When they were united in the past, their combined strength
was so strong that no other party in the country could ever match their might. The
UCPN-Maoist had won 121 seats out of 240 under the first-past-the post system
of the election held in 2008. But the
UCPN-Maoist won only 26 out of 240 in the election held in November last year.
The UCPN-Maoist claimed that conspiracy and rigging were primarily responsible
for its defeat in the election. It may be true to some extent but not in
totality. The rigging alone was not the sole reason for its humiliating defeat.

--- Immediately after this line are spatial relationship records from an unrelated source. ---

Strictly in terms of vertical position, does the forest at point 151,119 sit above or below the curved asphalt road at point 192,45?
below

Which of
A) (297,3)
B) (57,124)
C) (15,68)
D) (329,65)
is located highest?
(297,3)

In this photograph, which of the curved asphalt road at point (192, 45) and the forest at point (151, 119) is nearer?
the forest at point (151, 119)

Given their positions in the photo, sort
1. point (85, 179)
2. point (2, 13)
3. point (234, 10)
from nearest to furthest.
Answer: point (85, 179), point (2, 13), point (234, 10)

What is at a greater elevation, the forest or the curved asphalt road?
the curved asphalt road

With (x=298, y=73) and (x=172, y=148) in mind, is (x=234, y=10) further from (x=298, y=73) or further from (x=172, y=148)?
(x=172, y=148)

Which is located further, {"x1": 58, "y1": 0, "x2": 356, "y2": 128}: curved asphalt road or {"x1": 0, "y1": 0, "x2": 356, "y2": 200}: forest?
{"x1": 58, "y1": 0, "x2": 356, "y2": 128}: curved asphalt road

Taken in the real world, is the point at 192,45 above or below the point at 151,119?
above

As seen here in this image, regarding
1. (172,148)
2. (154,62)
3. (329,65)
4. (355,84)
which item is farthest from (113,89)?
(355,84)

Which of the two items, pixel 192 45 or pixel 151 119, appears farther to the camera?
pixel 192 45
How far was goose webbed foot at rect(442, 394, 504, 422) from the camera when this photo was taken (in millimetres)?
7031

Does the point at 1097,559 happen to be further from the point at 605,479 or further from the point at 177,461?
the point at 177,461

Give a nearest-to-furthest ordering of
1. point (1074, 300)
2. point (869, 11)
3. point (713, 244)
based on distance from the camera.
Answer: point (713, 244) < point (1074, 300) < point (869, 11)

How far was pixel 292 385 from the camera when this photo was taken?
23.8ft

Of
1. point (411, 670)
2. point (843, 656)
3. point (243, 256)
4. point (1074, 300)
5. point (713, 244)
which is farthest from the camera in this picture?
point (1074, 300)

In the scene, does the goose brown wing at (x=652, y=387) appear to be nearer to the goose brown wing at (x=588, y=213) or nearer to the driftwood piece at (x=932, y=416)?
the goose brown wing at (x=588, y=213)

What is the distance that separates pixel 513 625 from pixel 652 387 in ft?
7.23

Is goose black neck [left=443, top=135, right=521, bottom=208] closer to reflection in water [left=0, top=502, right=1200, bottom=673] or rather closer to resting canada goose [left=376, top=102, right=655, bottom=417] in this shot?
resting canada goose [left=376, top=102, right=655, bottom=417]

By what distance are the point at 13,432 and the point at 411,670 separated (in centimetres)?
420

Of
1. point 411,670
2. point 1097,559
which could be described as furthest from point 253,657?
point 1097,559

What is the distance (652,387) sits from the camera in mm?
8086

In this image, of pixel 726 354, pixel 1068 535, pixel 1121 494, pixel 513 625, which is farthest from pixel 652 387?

Internal problems, contradictions in
principles and action as well as deviation on certain issues are more
responsible for this poor showing of the UCPN-Maoist in the election than the
external conspiracy.
On the ideological front too, the party committed mistakes
one after another. There had been serious mistake and shortcoming in the
process and decisions concerning the army integration. The party gave up its
agenda and stance one after another whereas it failed to deliver anything when
it was in the government. In foreign policy front and more particularly in
relation with India, too, the party slowly but surely gave up its earlier
stance. As a revolutionary communist party, the UCPN-Maoist had raised high the
banner of patriotism and national liberation movement in the past. However, in
the name of diplomatic dealings and communication especially after the party
joined the peace process, hobnobbing with some external elements and even
agency people of other countries was so visible that it badly tarnished its
image in the eyes of patriotic Nepali people. In the first election, many
patriotic Nepalese people had supported and voted the UCPN-Maoist for its
nationalist posture. But its stance and position on certain issues and dealings
with external forces especially India came under scathing criticism from a
large chunk of patriotic people, who in the November election chose not to vote
the UCPN-Maoist. This was one of the issues that led the Vaidya group to exit
from the party. But the UCPN-Maoist was so carried away with the false notion
that this party would continue to maintain its earlier strength even after the
party split.
However, the election results came as a serious blow to the
UCPN-Maoist, which compelled it to do a serious soul searching as to what went
wrong and where the leadership failed to visualize this scenario earlier. The party has finally arrived at a conclusion
has it made series of mistakes on both ideological and practical fronts. Party
chairman Prachanda more than once has made his position clear that there had
been mistakes in the past and vowed to correct those mistakes to ensure that
the UCPN-Maoist regains its earlier position once again. As a result, he
genuinely started dialogue with several other parties for unity.
While Prachanda realized that his strength alone would not
be sufficient to regain the popular support to make the UCP-Maoist the largest
party, Mohan Vaidya, too, arrived at a conclusion that his party also would not
be able to lead and complete the revolution he has been championing. Thus, both
the groups realized the necessity of unity among at least the parties that have
common programmes and policies. The creation of a united front of five parties
including the UCPN-Maoist and CPN-Maoist is, thus, guided by the doctrine of
necessity and out of compulsion. Similarly, other three small groups led by
Matrkia Yadav, Mani Thapa and Pari Thapa, too, have come to realize that they,
with their marginalized strength, would
not achieve what they had planned to do. Moreover, their position and
popularity further declined after they disassociated with the mother party.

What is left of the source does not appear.